I have a local Git repository that has two remotes. origin is a fork of upstream. I work on master. I would like to achieve this:

  • git pull is equivalent to git pull upstream master
  • git push is equivalent to git push origin master
  • git pull origin master pulls from origin
  • git push upstream master pushes to upstream

So the workflow to sync origin with upstream would be simplified to

git pull  # from upstream
git push  # to origin

I've managed to configure the first part with the following result from a series of git config commands:

[branch "master"]
    remote = upstream
    merge = refs/heads/master
    pushRemote = origin

However, git push gives me this error:

fatal: You are pushing to remote 'origin', which is not the upstream of
your current branch 'master', without telling me what to push
to update which remote branch.

Any ideas?


Solution

  • This is actually supposed to work "out of the box" in Git versions >= 2.0, the way you configured things.
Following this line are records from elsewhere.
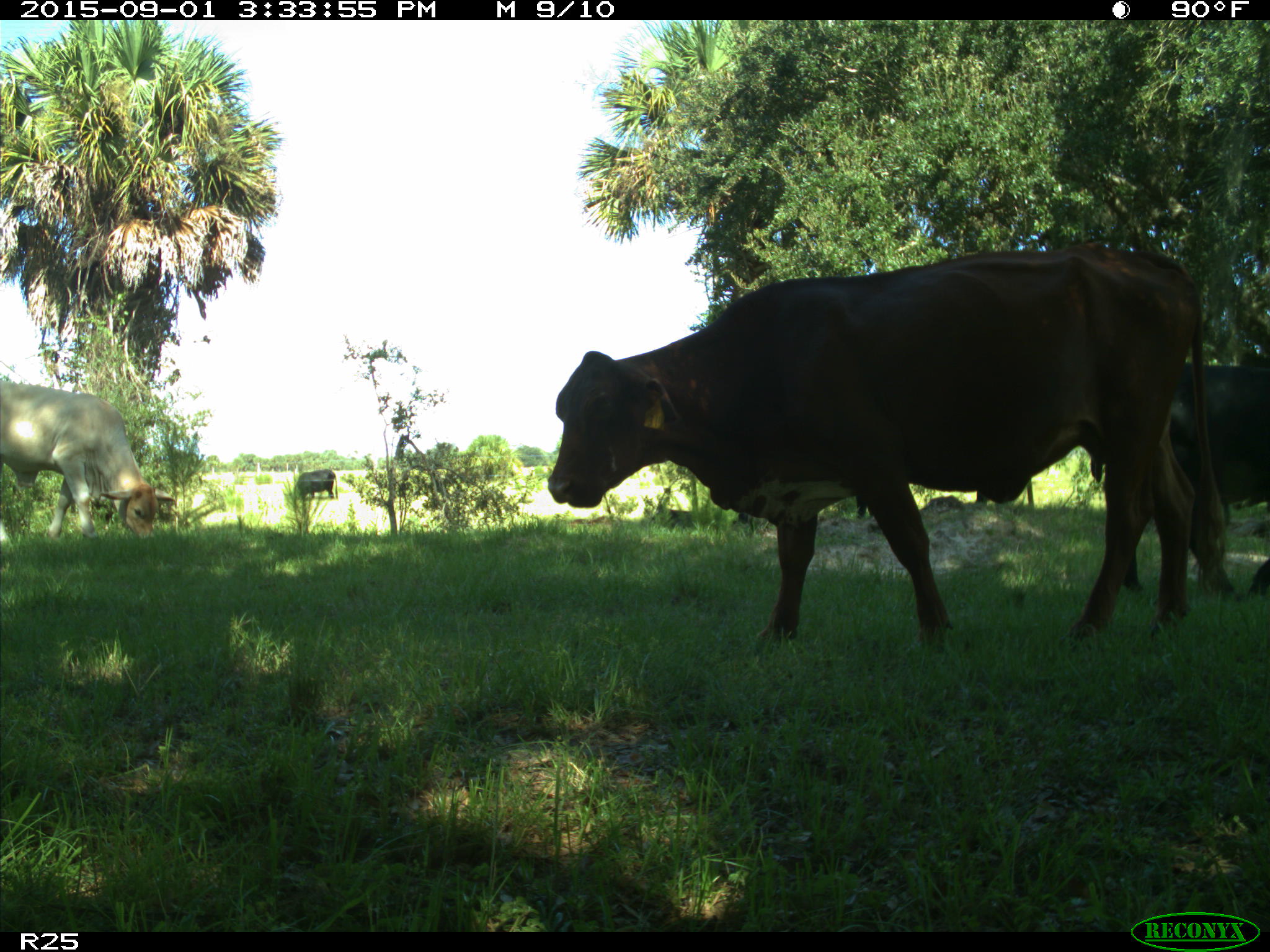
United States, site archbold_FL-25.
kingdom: Animalia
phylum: Chordata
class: Mammalia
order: Artiodactyla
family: Bovidae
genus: Bos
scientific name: Bos taurus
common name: domestic cow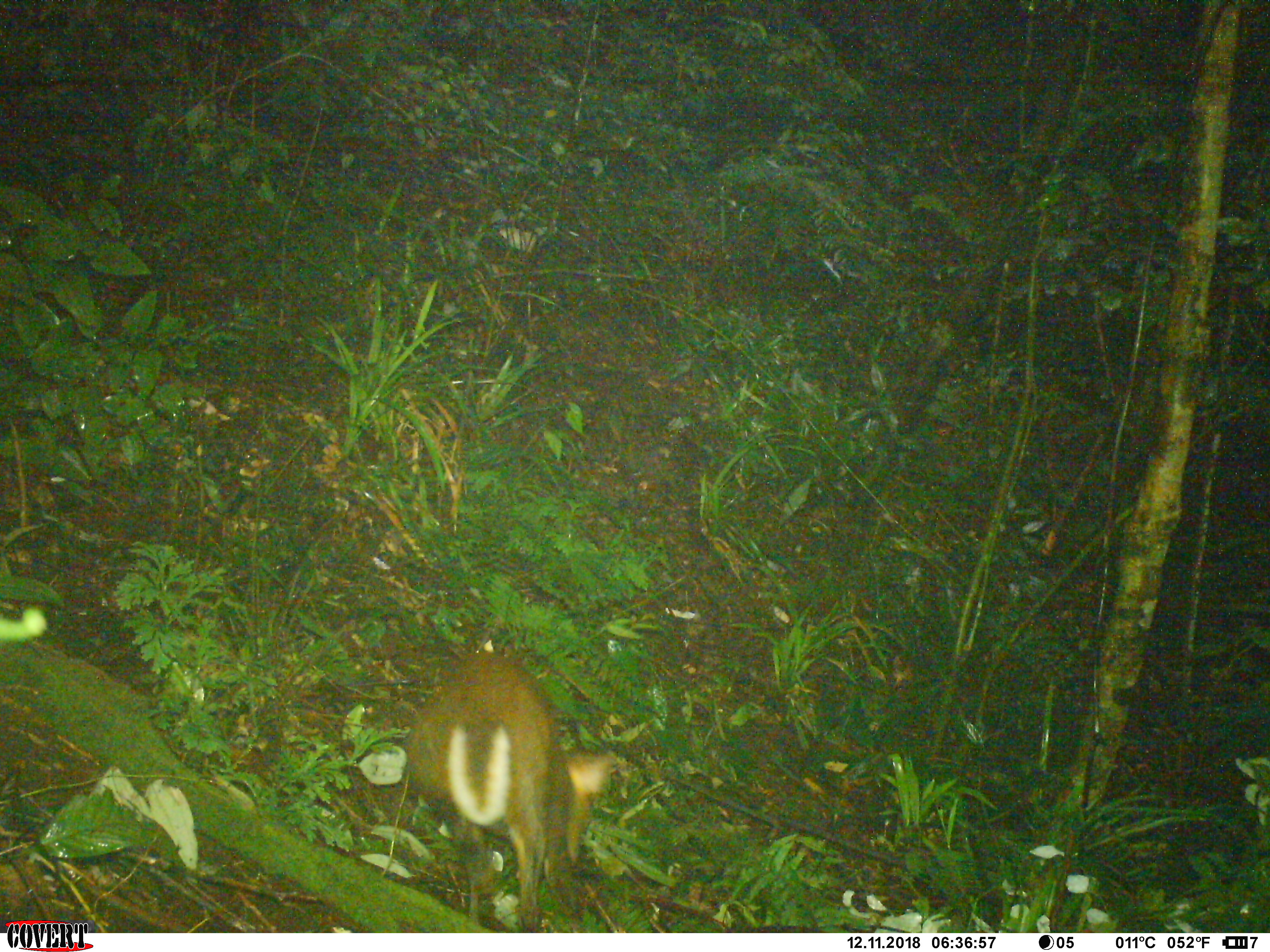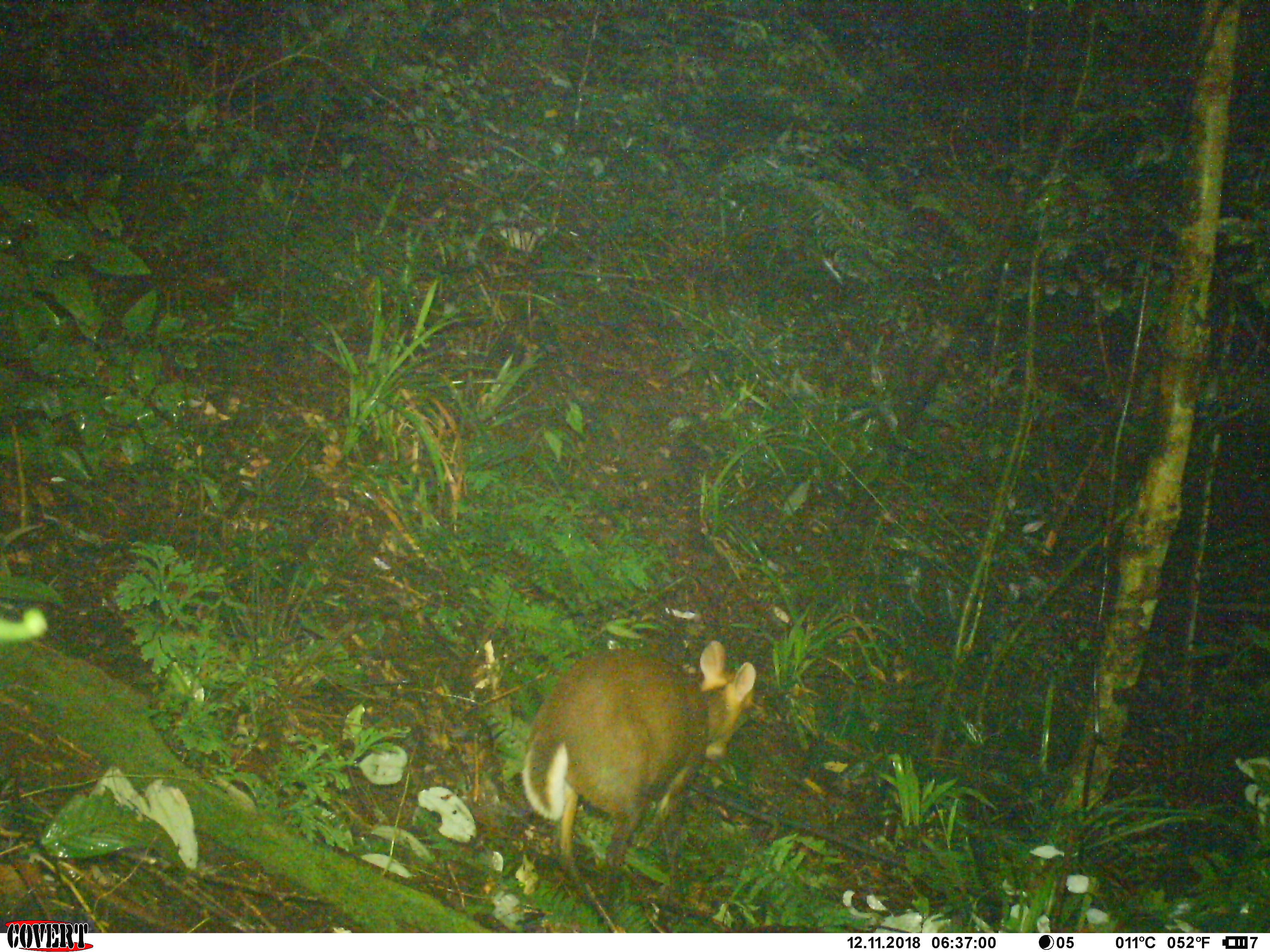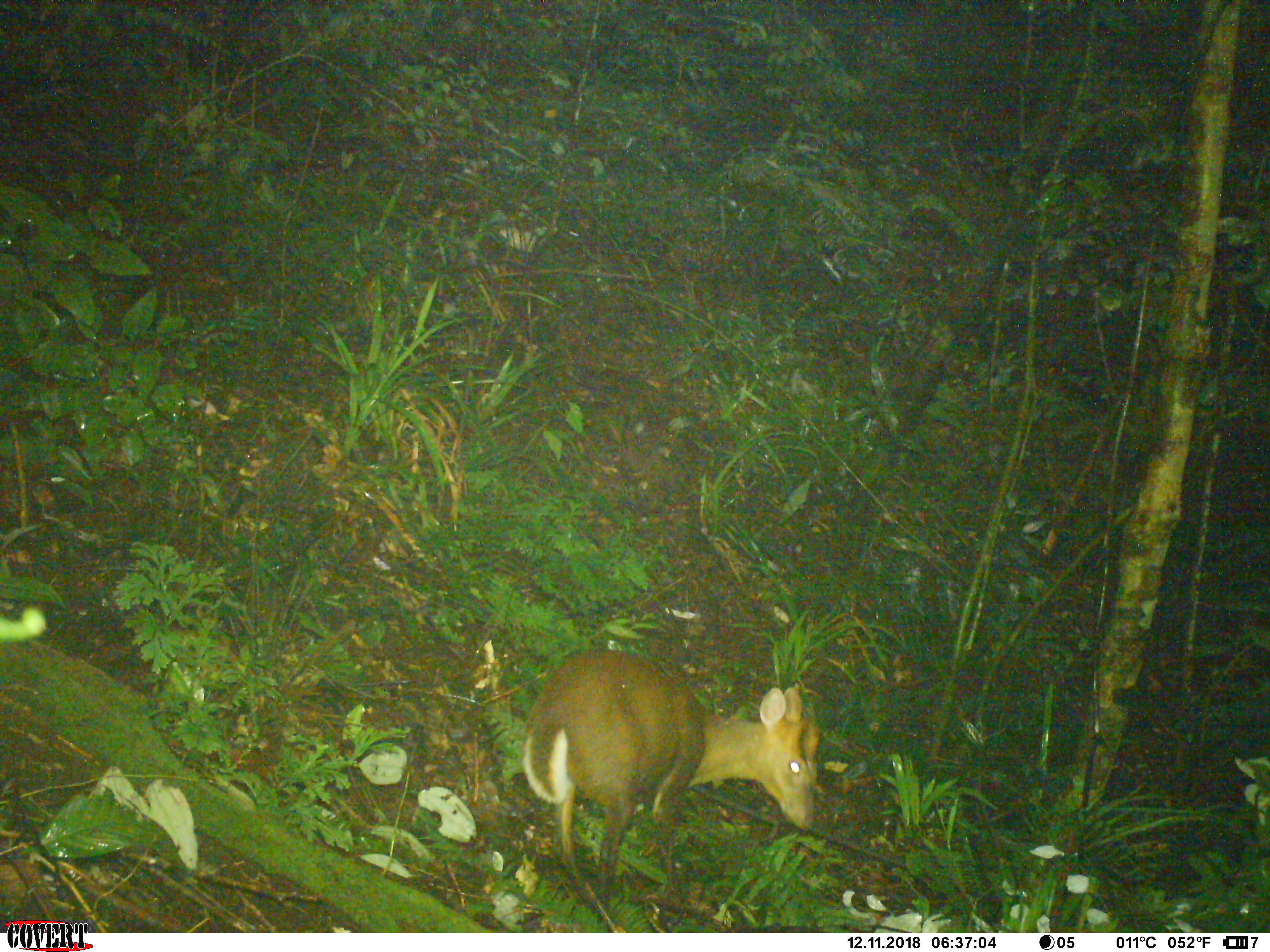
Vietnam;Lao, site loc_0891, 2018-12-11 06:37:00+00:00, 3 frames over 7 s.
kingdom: Animalia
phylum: Chordata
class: Mammalia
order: Artiodactyla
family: Cervidae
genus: Muntiacus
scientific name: Muntiacus rooseveltorum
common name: roosevelt's muntjac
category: roosevelts muntjac group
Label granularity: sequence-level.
    Apparently, per comments, you also have to explicitly configure push.default to simple, even though that's the default for an unconfigured push.default. (Setting push.default to current would also work, but would remove the safety check that simple adds for some pushes.)

    Note that you can set the upstream of any branch using git branch --set-upstream-to:

    git branch --set-upstream-to=upstream/master master
    

    but it does take a git config command (or direct editing of the config file—I like to use git config --edit myself often, especially to fix typos) to set the pushRemote as well, which you need for what you want to achieve.